У меня отвисла челюсть. Я ошеломлен, мое сердце разрывается от боли, и я глубоко, глубоко впечатлен. Если раньше я считал ее просто богиней, то теперь я мог бы встать перед ней на колени и начать бормотать молитвы.
– Да, – говорю я, обретая дар речи. – Конечно. Я принесу телефон.
Мы смотрим друг на друга через всю комнату, между нами воцаряется тишина. Я хочу сказать больше, но знаю, что любые слова, которые я мог бы произнести, были бы бесполезны.
Я приношу ей один из запасных телефонов, которые храню в сейфе в стене моей спальни.
– Это криптофон. Отследить невозможно. Полностью защищен. Ты можешь оставить его себе. – Я поворачиваюсь и иду обратно в спальню, предполагая, что ей нужно уединиться.
Это показывает, как много я знаю.
– Райан, – зовет она.
Я останавливаюсь и оглядываюсь через плечо. Я постирал ее джинсы и толстовку, пока она спала, и сейчас она в них, ее влажные волосы распущены по плечам, ноги босые. Даже без макияжа, непринужденно одетая, с усталостью, сквозящей во всех ее движениях, она самое прекрасное создание, которое я когда-либо видел.
Марана проводит рукой по волосам и вздыхает.
– Твое предложение насчет еды всё еще в силе?
Я киваю, не смея заговорить.
Она смотрит на телефон в своей руке, как будто ищет ответы. Затем порывисто выдыхает и поднимает на меня взгляд.
– Это было бы здорово. Спасибо. И спасибо за телефон. Я не хотела вести себя как стерва… просто…
– Ты не обязана мне ничего объяснять, – мягко говорю я.
В какой-то момент я понимаю, что она пытается подобрать нужные слова.
– Я всегда была одна, – говорит она. – Всегда работала одна. Я ничего не знаю о том, как заботиться о других людях или быть частью команды. У меня даже никогда не было домашнего питомца. Доверие – это роскошь, которую я никогда не могла себе позволить. Так что это… ты…

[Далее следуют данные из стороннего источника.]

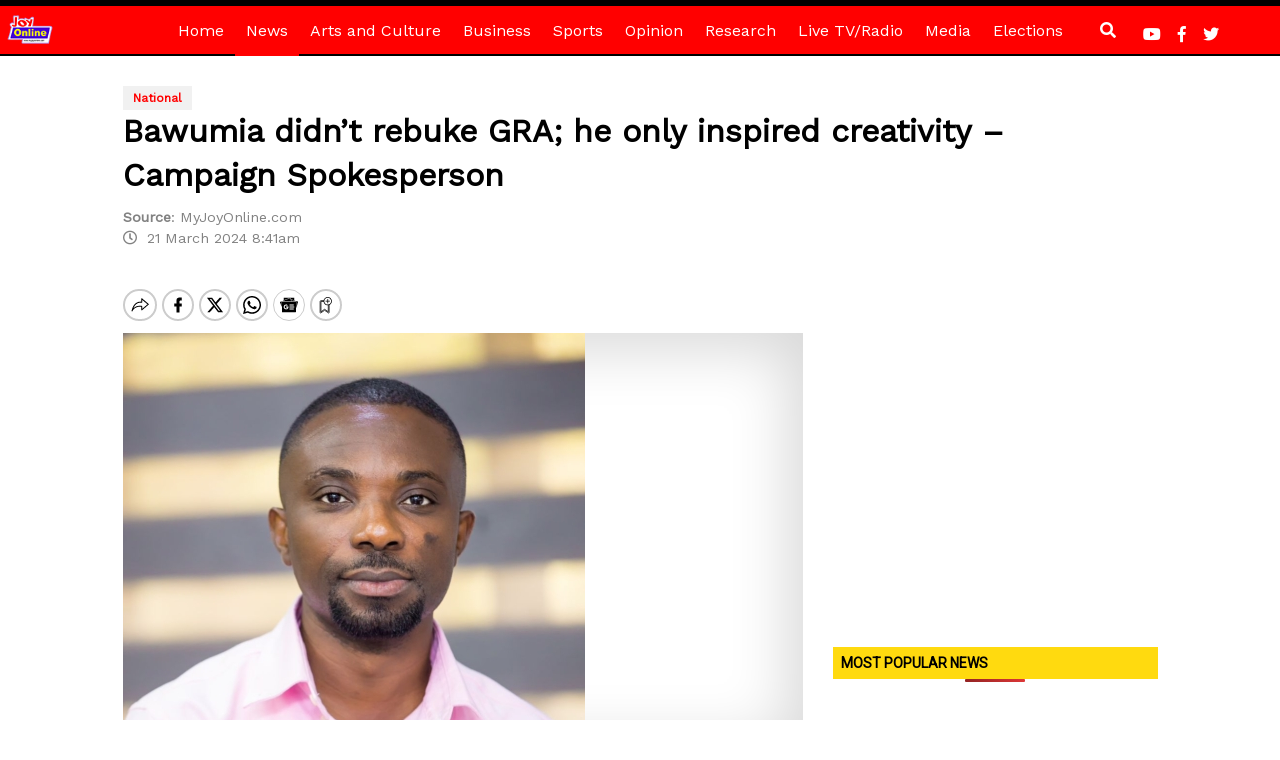

--- FILE ---
content_type: text/html; charset=utf-8
request_url: https://www.google.com/recaptcha/api2/aframe
body_size: 268
content:
<!DOCTYPE HTML><html><head><meta http-equiv="content-type" content="text/html; charset=UTF-8"></head><body><script nonce="ApkdVj9w-bmlDdDS-U1nqA">/** Anti-fraud and anti-abuse applications only. See google.com/recaptcha */ try{var clients={'sodar':'https://pagead2.googlesyndication.com/pagead/sodar?'};window.addEventListener("message",function(a){try{if(a.source===window.parent){var b=JSON.parse(a.data);var c=clients[b['id']];if(c){var d=document.createElement('img');d.src=c+b['params']+'&rc='+(localStorage.getItem("rc::a")?sessionStorage.getItem("rc::b"):"");window.document.body.appendChild(d);sessionStorage.setItem("rc::e",parseInt(sessionStorage.getItem("rc::e")||0)+1);localStorage.setItem("rc::h",'1768653065425');}}}catch(b){}});window.parent.postMessage("_grecaptcha_ready", "*");}catch(b){}</script></body></html>

--- FILE ---
content_type: application/javascript; charset=utf-8
request_url: https://fundingchoicesmessages.google.com/f/AGSKWxUT_YlU9bwyd9LP_JiR4gHj_i7ARvpG9Kuy7jx9TWdgWZ1C3ErCaYcFVH6IRh_FlJ4tSVLKEn02ILz2nyNJCXpnGlIA9_AncPUhaAQvVbHV8E9uX7zuPMFEUFoJfLXQRIZmL108J8lo1U-34t6esQPqjI-I5wIPrTUwR2TPCUtz9-xF0-hO65QLe7Z7/_/170x700./ad-button1./develop/ads_/ads-blogs-?OASTagURL=
body_size: -1291
content:
window['00bb3bef-7e94-4dd3-adfc-f0334ef11b65'] = true;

Мариана запинается, беспомощно разводя руками. Я не хочу заставлять ее говорить больше, но я также не хочу, чтобы она замолкала.

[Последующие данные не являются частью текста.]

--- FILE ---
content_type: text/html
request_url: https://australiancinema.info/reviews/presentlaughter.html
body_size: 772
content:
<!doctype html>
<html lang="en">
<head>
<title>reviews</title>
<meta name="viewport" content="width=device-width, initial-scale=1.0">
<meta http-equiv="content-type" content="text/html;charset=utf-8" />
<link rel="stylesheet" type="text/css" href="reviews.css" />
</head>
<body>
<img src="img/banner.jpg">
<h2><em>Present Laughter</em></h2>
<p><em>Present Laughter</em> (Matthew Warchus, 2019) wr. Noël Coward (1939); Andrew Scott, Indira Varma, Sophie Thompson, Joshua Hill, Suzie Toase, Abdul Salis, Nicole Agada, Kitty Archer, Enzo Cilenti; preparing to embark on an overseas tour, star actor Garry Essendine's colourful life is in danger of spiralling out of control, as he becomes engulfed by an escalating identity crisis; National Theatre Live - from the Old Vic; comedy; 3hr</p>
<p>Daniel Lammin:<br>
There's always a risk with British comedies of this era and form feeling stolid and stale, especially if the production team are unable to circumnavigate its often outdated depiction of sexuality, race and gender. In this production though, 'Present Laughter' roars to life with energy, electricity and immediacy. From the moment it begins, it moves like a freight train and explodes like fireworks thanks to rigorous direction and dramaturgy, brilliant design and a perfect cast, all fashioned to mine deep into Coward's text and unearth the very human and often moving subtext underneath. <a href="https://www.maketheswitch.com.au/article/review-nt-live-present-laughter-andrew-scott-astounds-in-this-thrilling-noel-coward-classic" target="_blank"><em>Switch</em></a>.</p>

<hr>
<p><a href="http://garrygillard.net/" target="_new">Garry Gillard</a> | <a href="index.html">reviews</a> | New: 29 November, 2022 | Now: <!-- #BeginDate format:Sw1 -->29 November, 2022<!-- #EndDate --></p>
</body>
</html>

Это именно то дерьмо, с которым нам нужно разобраться.
– Ты как сон, который так хорош, что я не хочу просыпаться, – говорит она, ее глаза сияют. – Но я знаю, что рано или поздно мне придется. И чем дольше я буду грезить, тем больнее будет, когда я наконец проснусь.

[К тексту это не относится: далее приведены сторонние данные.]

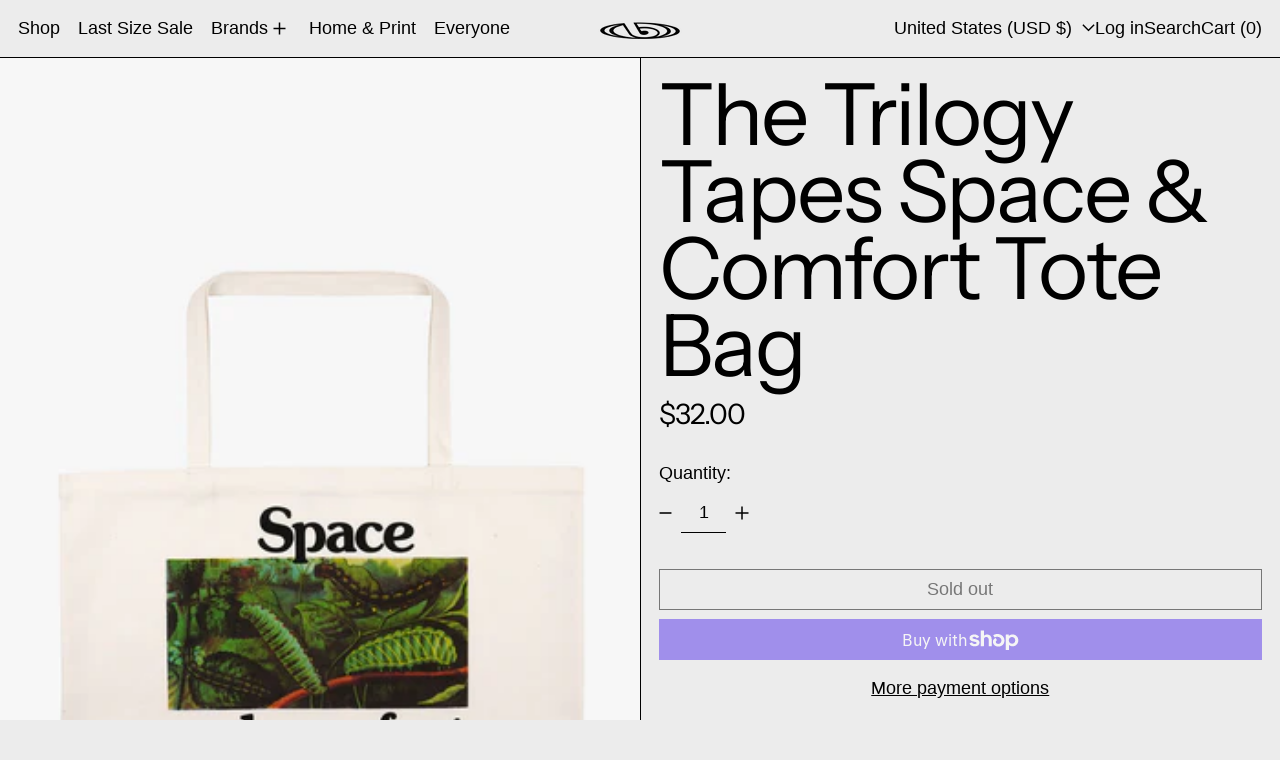

--- FILE ---
content_type: text/javascript
request_url: https://www.by-everyone.com/cdn/shop/t/29/assets/quick-buy.js?v=149179989755501194111759938478
body_size: -352
content:
document.addEventListener("alpine:init",()=>{Alpine.data("QuickBuy",()=>({loading:!1,addedToCart:!1,errorMessage:"",init(){this.setUpProductFormEvents();const formEl=this.$root.querySelector("form");if(formEl&&formEl.hasAttribute("data-messages-id")&&formEl.dataset.messagesId!==""){const messagesModalId=formEl.dataset.messagesId;this.$watch("errorMessage",value=>{value&&Alpine.store("modals").open(messagesModalId)}),window.theme.settings.openDrawerOnAddToCart||this.$watch("addedToCart",value=>{value&&Alpine.store("modals").open(messagesModalId)})}},setUpProductFormEvents(){this.$root.addEventListener("baseline:productform:loading",event=>{event.stopPropagation(),this.loading=!0,this.errorMessage=null,this.addedToCart=!1}),this.$root.addEventListener("baseline:productform:success",event=>{event.stopPropagation(),this.loading=!1,this.errorMessage=null,this.addedToCart=!0,this.$root.querySelector('[data-show-on-add="true"]')||this.$refs.added&&this.$nextTick(()=>this.$refs.added.focus())}),this.$root.addEventListener("baseline:productform:error",event=>{event.stopPropagation(),this.errorMessage=event.detail.message||window.theme.strings.cartError,this.loading=!1})}}))});
//# sourceMappingURL=/cdn/shop/t/29/assets/quick-buy.js.map?v=149179989755501194111759938478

Черт. Если бы мое сердце не разорвалось в душе, оно бы сейчас разлетелось на миллион крошечных кусочков. Мне приходится постоять несколько секунд и отдышаться, прежде чем я могу что-то сказать. Когда я наконец начинаю говорить, мой голос дрожит от эмоций.
– Жизнь не всегда несправедлива, Мариана. Случается много дерьма, но случаются и хорошие вещи, и ты должна уметь распознавать хорошее, когда оно появляется. Тебе нужно уметь принимать это и справляться с этим так же, как ты справляешься с плохим. Любовь так же реальна, как ненависть. Ты знаешь, как выжить. Но это не то же самое, что жить.